**TEXT SHOWN:**
-- -- --
Mike Tyson vs. Donovan Ruddock II, billed as The Rematch, was a professional boxing match contested on June 28, 1991. It was the second time the two fighters fought that year, as their first bout in March was mired in controversy.

The fight took place at the same venue the first one had, The Mirage in Paradise, Nevada, USA. As before, it was scheduled for twelve rounds and was a championship elimination fight with the winner becoming the mandatory top challenger for the undisputed world championship that was then held by Evander Holyfield.

Tyson would emerge victorious once again, this time defeating Ruddock by unanimous decision and solidifying his position as the number one contender.

Background

In the first fight between the two, controversy erupted in the seventh round. After Tyson hit Ruddock with a six-punch combination, referee Richard Steele stepped in and stopped the fight despite the fact the Ruddock had not been knocked down and appeared to be healthy enough to continue. This was the second time a Steele stoppage had caused controversy in twelve months. In the previous year, Steele served as referee for a world super lightweight title fight between Julio César Chávez and Meldrick Taylor. With the fight entering its final round, Taylor was winning on two judges’ scorecards but had taken a significant amount of physical punishment. Chavez eventually dropped Taylor in the final twenty seconds of the twelfth round, and even though Taylor made it to his feet, Steele called a halt to the contest two seconds shy of its completion after Taylor did not respond to him and Chavez won by technical knockout.
-- -- --
**DATASET EXTRACT:**
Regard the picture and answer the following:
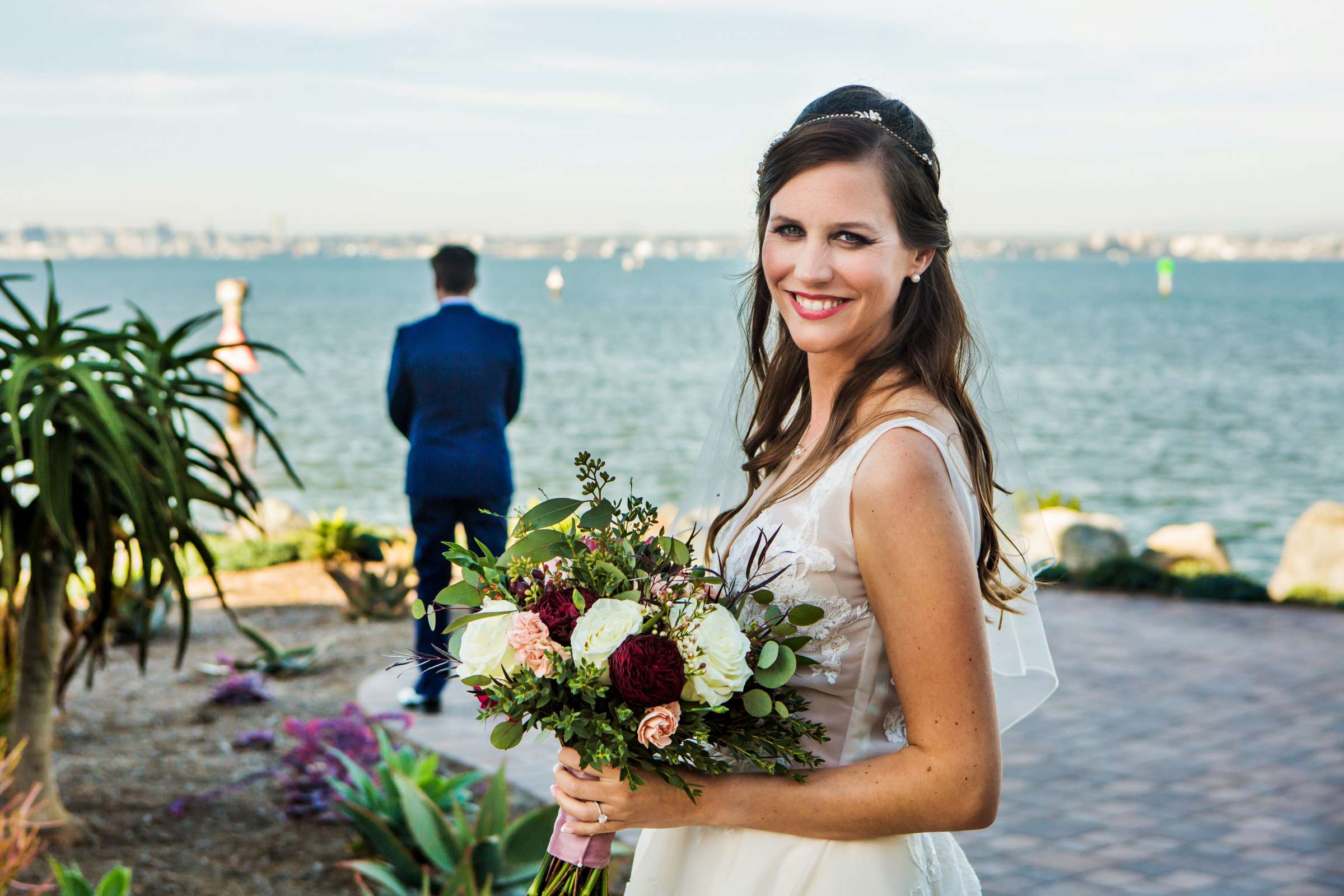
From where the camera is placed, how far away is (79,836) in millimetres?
-- -- --
**THINGS TO DO:**
1. Read the text on the Tyson–Ruddock rematch. Decide whether each statement agrees with it, answering yes or no and quoting the words that decide it.
(a) The rematch was held at a different venue from the first fight.
(b) Tyson won the rematch by unanimous decision.
(c) Ruddock had been knocked down before the referee stopped the first fight.
2. Using the text on the Tyson–Ruddock rematch, answer these questions.
(a) On what date was the rematch contested?
(b) Who held the undisputed world championship at the time?
(c) In which round did the referee stop the first fight between Tyson and Ruddock?

**ANSWERS TO THE TASKS:**
1.
(a) No: "The fight took place at the same venue the first one had, The Mirage in Paradise, Nevada, USA."
(b) Yes: "this time defeating Ruddock by unanimous decision"
(c) No: "Ruddock had not been knocked down"

2.
(a) June 28, 1991
(b) Evander Holyfield
(c) The seventh round